# Material provided
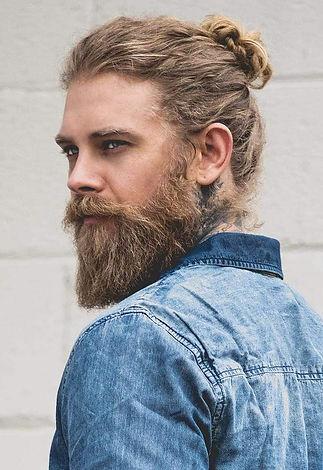 homme-look-moderne-cheveux-longs.jpg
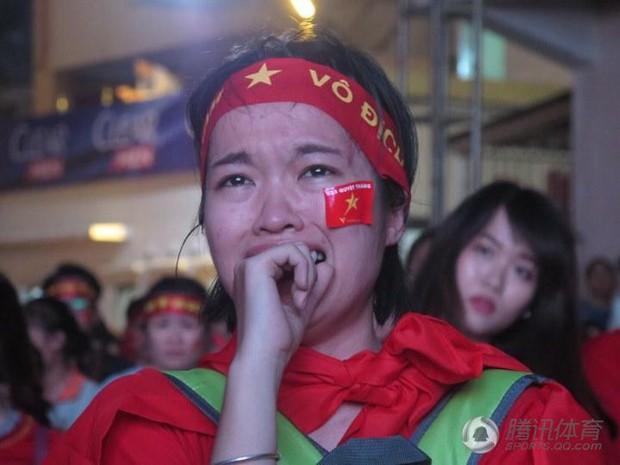 Netizen Trung đồng cảm trước hình ảnh nữ CĐV Việt Nam bật khóc khi kết thúc trận đấu: Đừng khóc cô gái ơi, các bạn đã cống hiến đủ rồi - Ảnh 13.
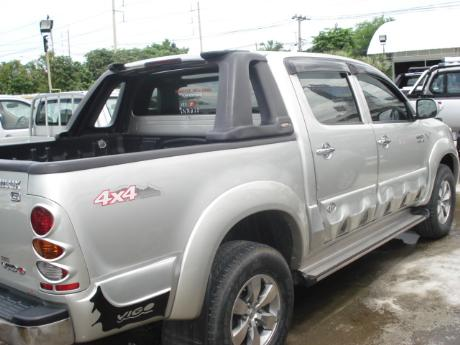 used Toyota Hilux VigoDouble Cab 4x4 G at Thailand's top Toyota new and used Hilux Vigo dealer Jim Autos Thailand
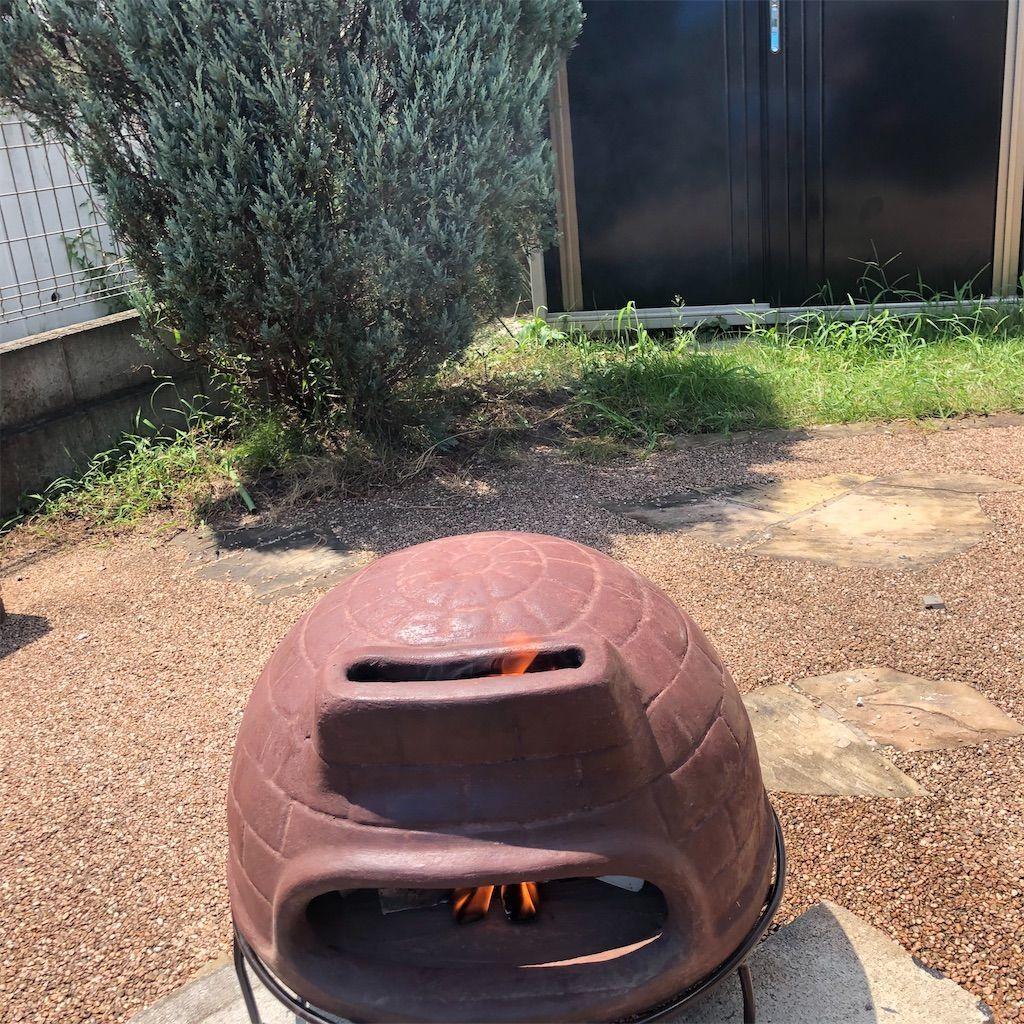 チムニーピザ窯。上部の煙突部分から煙が立ちのぼる
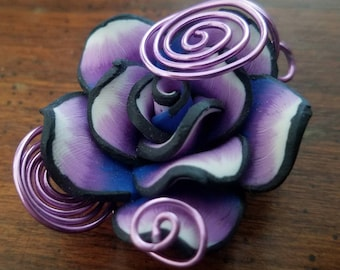 Large clay flower pendant
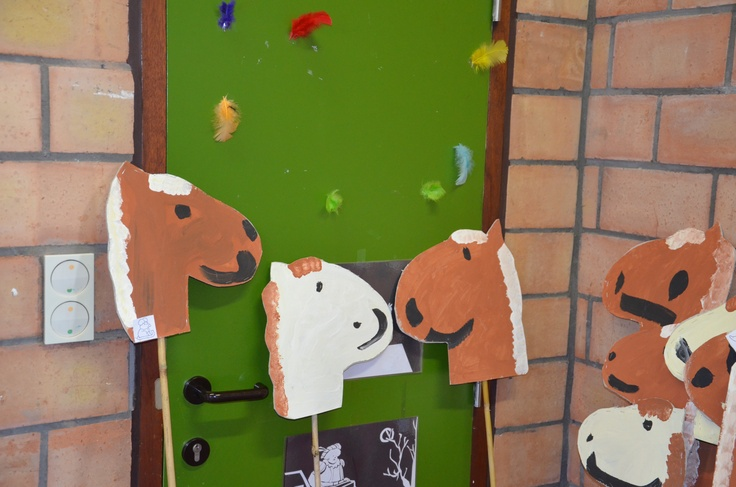 Vrij schilderen van stokpaardjes   (2de kleuterklas)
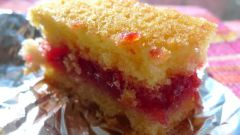 As quick and easy to prepare sponge cake with jam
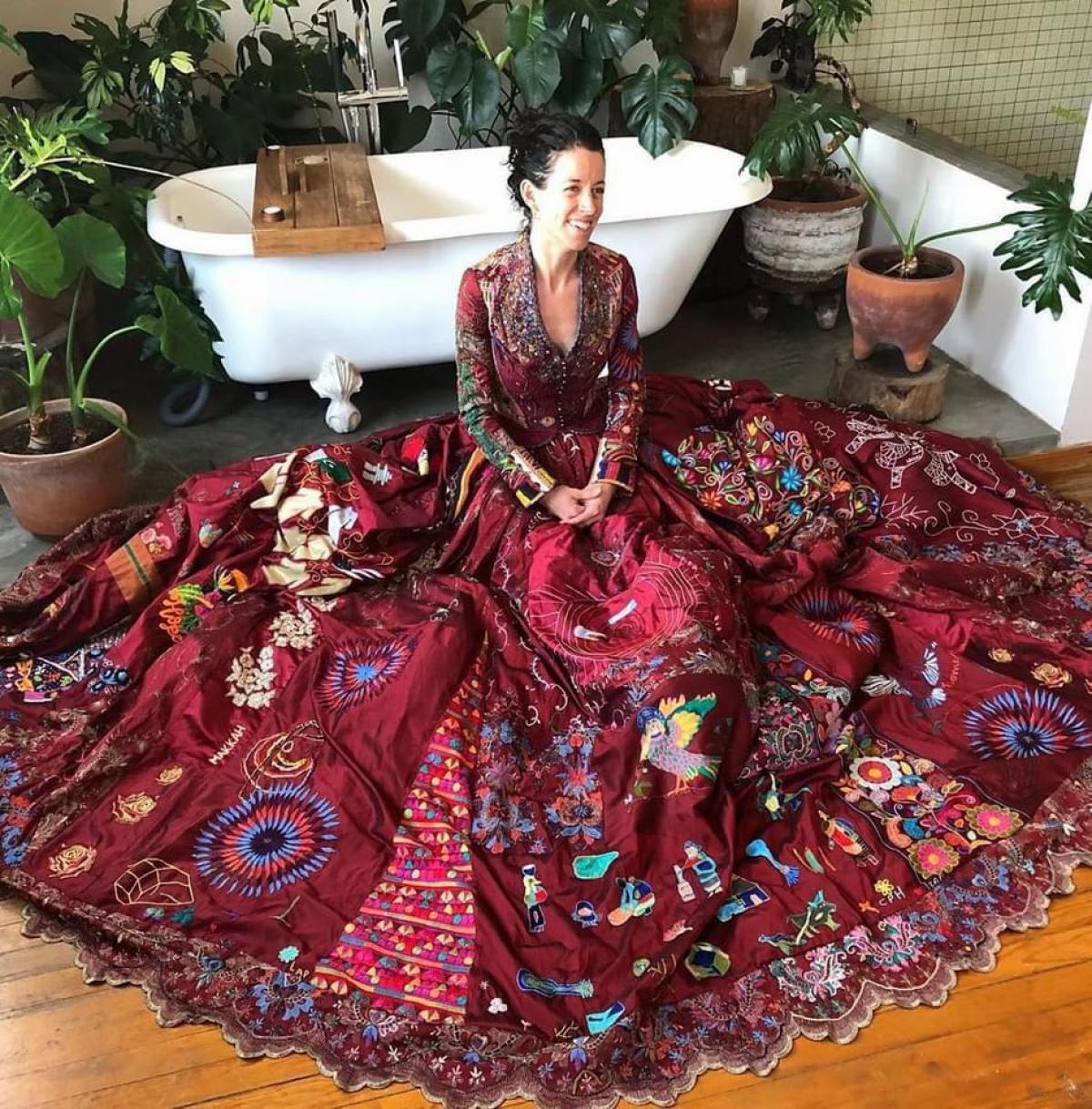 فستان صنع من بصمات 28 دولة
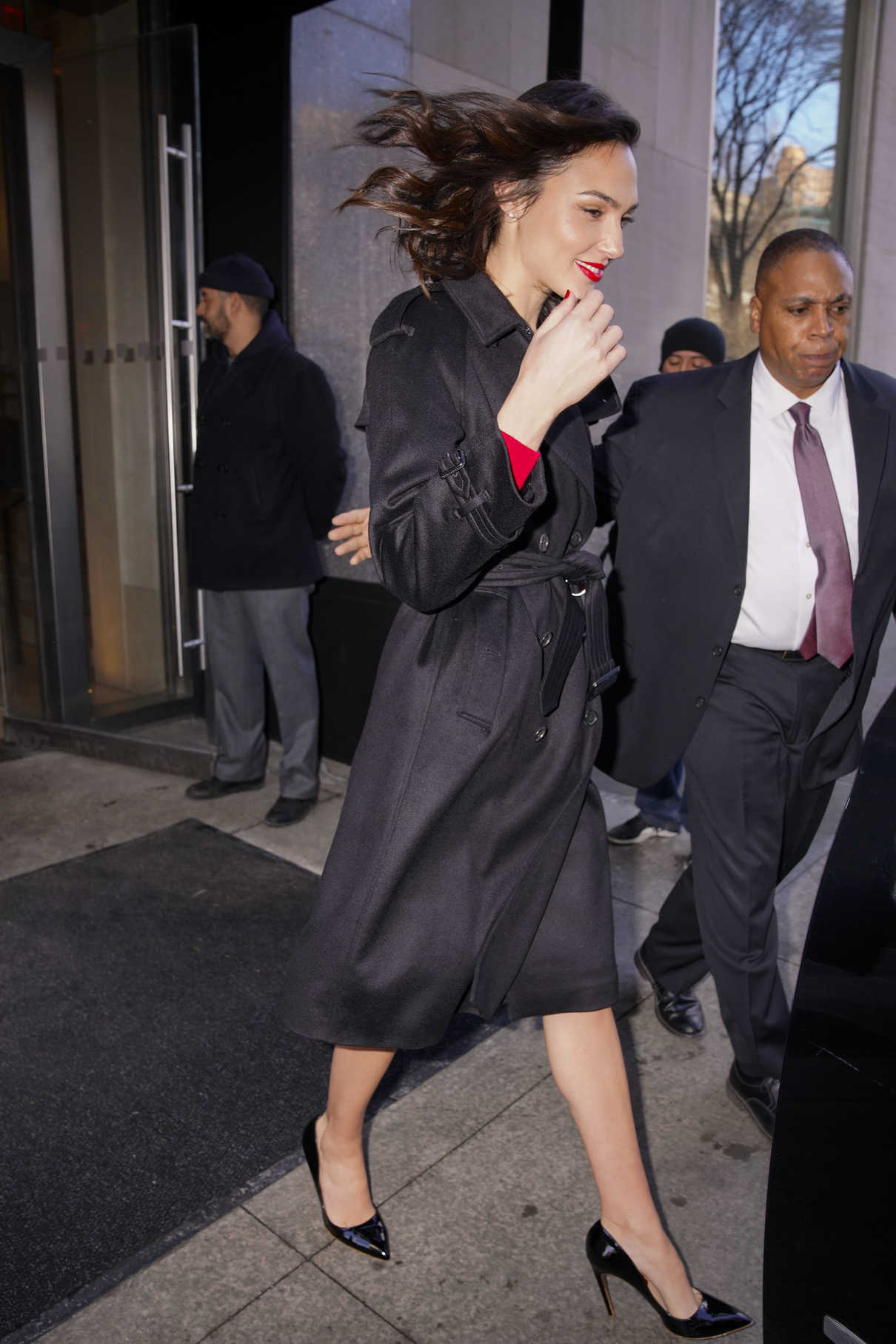 Gal Gadot Wears a Stylish Black Trench Coat Out in New York 01/09/2018-5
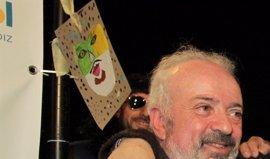 Antonio Martín anuncia con una copla en el Falla su retirada como autor de carnaval tras 50 años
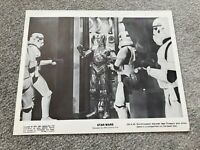 STAR WARS - PRESS STILL / LOBBY  SW-K-40, Stormtroopers discover CP30 & R2D2.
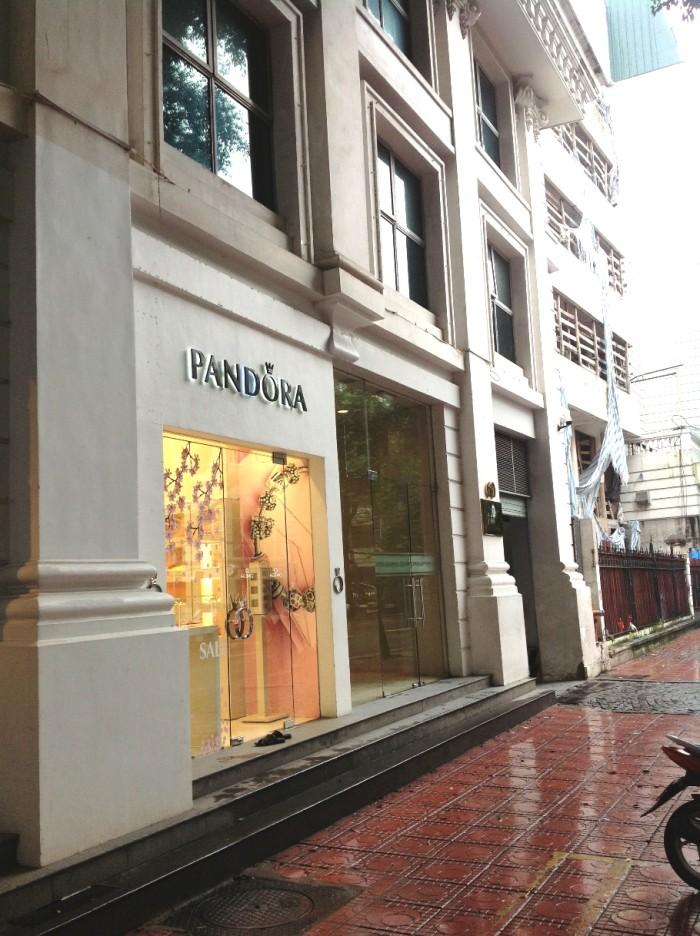 China Airlinesの隣に「PANDORA」という名のブティックがあるのが目印です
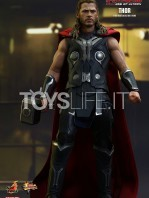 hot-toys-hawkeye-age-of-ultron-toyslife-006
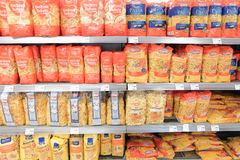 Pastas en una tienda Imagen de archivo libre de regalías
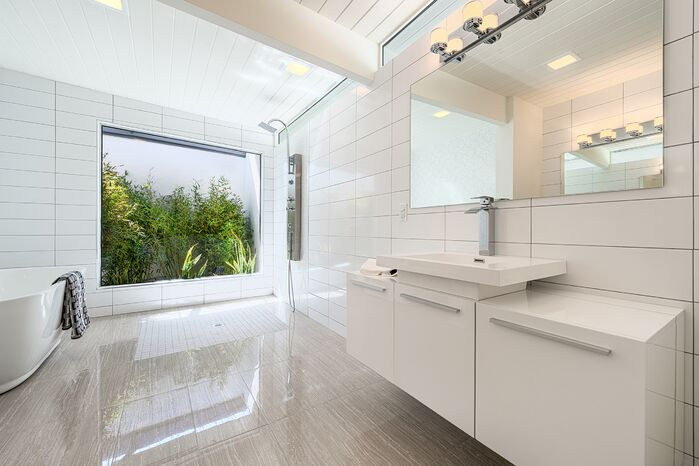 Modern Bathroom photo by H3K Design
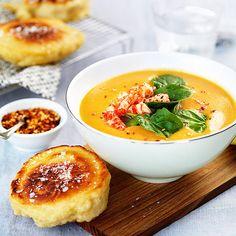 Krämig soppa med spenat och skaldjur, serverat med stekta bröd.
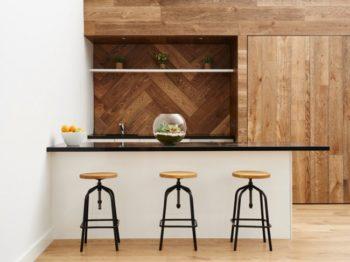 Фото идея монтажа ламината на стену в кухне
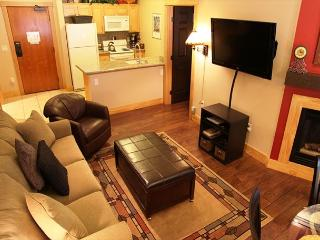Beautifully upgraded ski-in, ski-out, 2 bed, 2 bath at Sunstone Lodge - Mammoth Lakes vacation rentals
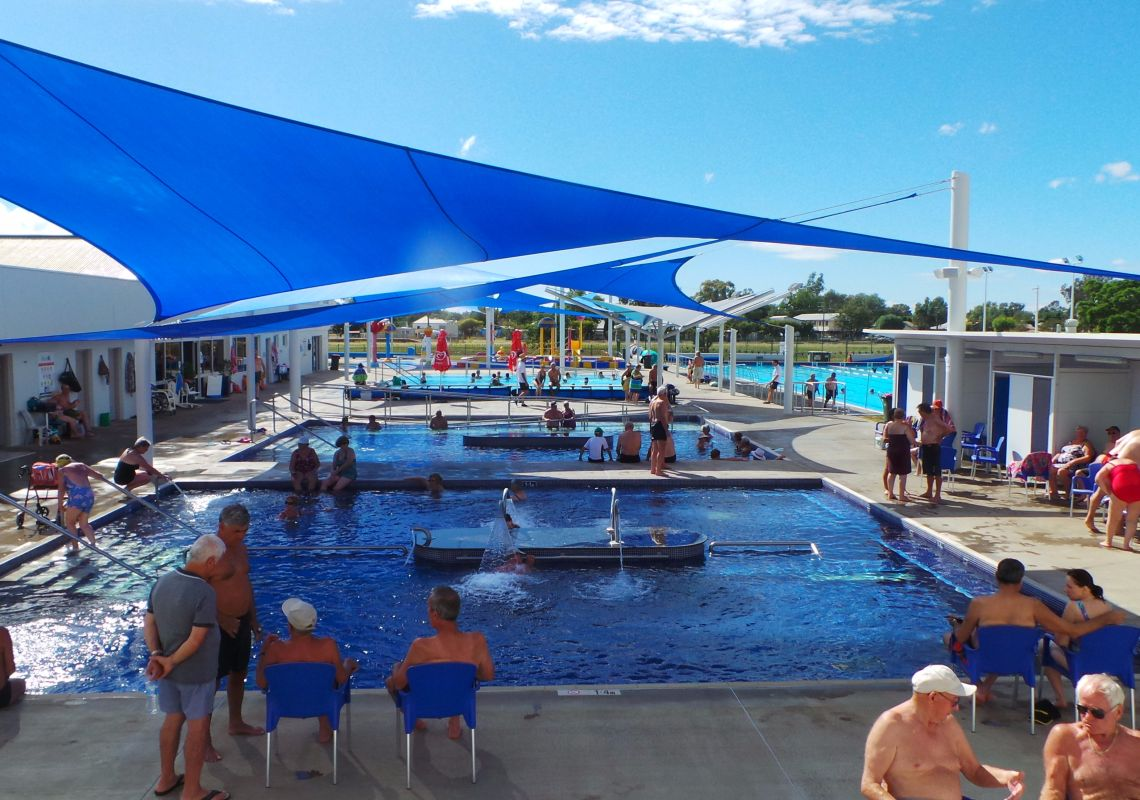 Naturally heated mineral spas at Moree Artesian Aquatic Centre, NSW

# The problem
Repeat exactly the lines from the one containing "Фото идея монтажа ламината на стену в кухне" to the last line of the records above, including both, and leave out any pictures.

# Answer box
 Фото идея монтажа ламината на стену в кухне
Beautifully upgraded ski-in, ski-out, 2 bed, 2 bath at Sunstone Lodge - Mammoth Lakes vacation rentals
 Naturally heated mineral spas at Moree Artesian Aquatic Centre, NSW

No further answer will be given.